══ Material for this task

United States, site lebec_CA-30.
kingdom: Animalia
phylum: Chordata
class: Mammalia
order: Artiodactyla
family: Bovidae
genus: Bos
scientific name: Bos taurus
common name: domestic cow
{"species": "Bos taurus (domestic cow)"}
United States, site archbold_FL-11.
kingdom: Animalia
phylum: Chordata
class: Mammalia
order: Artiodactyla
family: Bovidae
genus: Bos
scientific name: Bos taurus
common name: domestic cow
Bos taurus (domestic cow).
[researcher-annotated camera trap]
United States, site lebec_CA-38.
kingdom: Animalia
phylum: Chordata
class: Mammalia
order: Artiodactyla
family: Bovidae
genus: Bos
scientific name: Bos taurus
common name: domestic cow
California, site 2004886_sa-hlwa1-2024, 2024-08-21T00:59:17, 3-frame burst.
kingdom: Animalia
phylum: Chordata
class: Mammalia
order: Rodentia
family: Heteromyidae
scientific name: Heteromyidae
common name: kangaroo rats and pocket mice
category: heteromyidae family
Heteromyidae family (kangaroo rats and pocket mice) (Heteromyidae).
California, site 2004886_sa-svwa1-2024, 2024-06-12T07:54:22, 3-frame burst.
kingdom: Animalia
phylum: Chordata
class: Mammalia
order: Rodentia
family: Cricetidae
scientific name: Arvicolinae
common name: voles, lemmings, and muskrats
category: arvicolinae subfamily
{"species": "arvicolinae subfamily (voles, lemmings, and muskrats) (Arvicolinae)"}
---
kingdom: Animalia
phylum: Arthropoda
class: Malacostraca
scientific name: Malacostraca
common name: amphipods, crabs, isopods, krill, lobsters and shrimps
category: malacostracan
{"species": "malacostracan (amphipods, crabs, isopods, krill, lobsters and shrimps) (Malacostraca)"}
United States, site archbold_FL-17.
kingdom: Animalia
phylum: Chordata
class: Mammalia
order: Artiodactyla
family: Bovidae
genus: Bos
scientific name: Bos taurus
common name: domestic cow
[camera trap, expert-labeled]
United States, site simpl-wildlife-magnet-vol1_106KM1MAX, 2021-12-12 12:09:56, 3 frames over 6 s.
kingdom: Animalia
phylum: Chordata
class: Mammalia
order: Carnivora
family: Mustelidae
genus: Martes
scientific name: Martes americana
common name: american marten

════

Each record above needs to be reproduced exactly as written.

• _Solution for this problem_:
United States, site lebec_CA-30.
kingdom: Animalia
phylum: Chordata
class: Mammalia
order: Artiodactyla
family: Bovidae
genus: Bos
scientific name: Bos taurus
common name: domestic cow
{"species": "Bos taurus (domestic cow)"}
United States, site archbold_FL-11.
kingdom: Animalia
phylum: Chordata
class: Mammalia
order: Artiodactyla
family: Bovidae
genus: Bos
scientific name: Bos taurus
common name: domestic cow
Bos taurus (domestic cow).
[researcher-annotated camera trap]
United States, site lebec_CA-38.
kingdom: Animalia
phylum: Chordata
class: Mammalia
order: Artiodactyla
family: Bovidae
genus: Bos
scientific name: Bos taurus
common name: domestic cow
California, site 2004886_sa-hlwa1-2024, 2024-08-21T00:59:17, 3-frame burst.
kingdom: Animalia
phylum: Chordata
class: Mammalia
order: Rodentia
family: Heteromyidae
scientific name: Heteromyidae
common name: kangaroo rats and pocket mice
category: heteromyidae family
Heteromyidae family (kangaroo rats and pocket mice) (Heteromyidae).
California, site 2004886_sa-svwa1-2024, 2024-06-12T07:54:22, 3-frame burst.
kingdom: Animalia
phylum: Chordata
class: Mammalia
order: Rodentia
family: Cricetidae
scientific name: Arvicolinae
common name: voles, lemmings, and muskrats
category: arvicolinae subfamily
{"species": "arvicolinae subfamily (voles, lemmings, and muskrats) (Arvicolinae)"}
---
kingdom: Animalia
phylum: Arthropoda
class: Malacostraca
scientific name: Malacostraca
common name: amphipods, crabs, isopods, krill, lobsters and shrimps
category: malacostracan
{"species": "malacostracan (amphipods, crabs, isopods, krill, lobsters and shrimps) (Malacostraca)"}
United States, site archbold_FL-17.
kingdom: Animalia
phylum: Chordata
class: Mammalia
order: Artiodactyla
family: Bovidae
genus: Bos
scientific name: Bos taurus
common name: domestic cow
[camera trap, expert-labeled]
United States, site simpl-wildlife-magnet-vol1_106KM1MAX, 2021-12-12 12:09:56, 3 frames over 6 s.
kingdom: Animalia
phylum: Chordata
class: Mammalia
order: Carnivora
family: Mustelidae
genus: Martes
scientific name: Martes americana
common name: american marten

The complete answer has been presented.